**Document passage:**
[dpdk-dev] [PATCH v6 08/11] eal: pci: introduce RTE_KDRV_VFIO_NOIOMMUi driver mode

Santosh Shukla sshukla at mvista.com
Tue Jan 26 15:05:46 CET 2016


On Tue, Jan 26, 2016 at 6:30 PM, Thomas Monjalon
<thomas.monjalon at 6wind.com> wrote:
> 2016-01-26 15:56, Santosh Shukla:
>> On Mon, Jan 25, 2016 at 8:59 PM, Thomas Monjalon
>> <thomas.monjalon at 6wind.com> wrote:
>> > 2016-01-21 22:47, Santosh Shukla:
>> >> On Thu, Jan 21, 2016 at 8:16 PM, Thomas Monjalon
>> >> <thomas.monjalon at 6wind.com> wrote:
>> >> > 2016-01-21 17:34, Santosh Shukla:
>> >> >> On Thu, Jan 21, 2016 at 4:58 PM, Thomas Monjalon
>> >> >> <thomas.monjalon at 6wind.com> wrote:
>> >> >> > 2016-01-21 16:43, Santosh Shukla:
>> >> >> >> David Marchand <david.marchand at 6wind.com> wrote:
>> >> >> >> > This is a mode (specific to vfio), not a new kernel driver.

**Actions to take:**
1 > Answer these about the patch thread:
(a) Which patch in the series is this, and which version?
(b) Who wrote "This is a mode (specific to vfio), not a new kernel driver."?
(c) What date and time does the message carry?
2 > Extend the patch thread past its last line.
The material is separate from the patch thread.

**Provided data:**
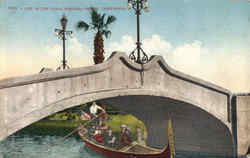 One Of The Canal Bridges Venice, CA Postcard Postcard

**Outputs for the tasks:**
1 >
(a) Patch 08 of 11, version v6.
(b) David Marchand.
(c) Tue Jan 26 15:05:46 CET 2016.

2 >
>> >> >> >> >
>> >> >> >> Yes, Specific to VFIO and this is why noiommu appended after vfio i.e..
>> >> >> >> __VFIO and __VFIO_NOIOMMU.
>> >> >> >
>> >> >> > Woaaa! Your logic is really disappointing :)
>> >> >> > Specific to VFIO => append _NOIOMMU
>> >> >> > If it's for VFIO, it should be called VFIO (that's my logic).
>> >> >> >
>> >> >> I am confused by reading your comment. vfio works for default iommu
>> >> >> and now with noiommu. drv->kdrv need to know driver mode for vfio
>> >> >> case. So that user can simply read drv->kdrv value in their driver and
>> >> >> accordingly use vfio rd/wr api for example {pread/pwrite}. This is how
>> >> >> rte_eal_pci_vfio_read/write_bar() api implemented.
>> >> >
>> >> > Sorry I don't understand. Why EAL read/write functions should be different
>> >> > depending of the VFIO mode?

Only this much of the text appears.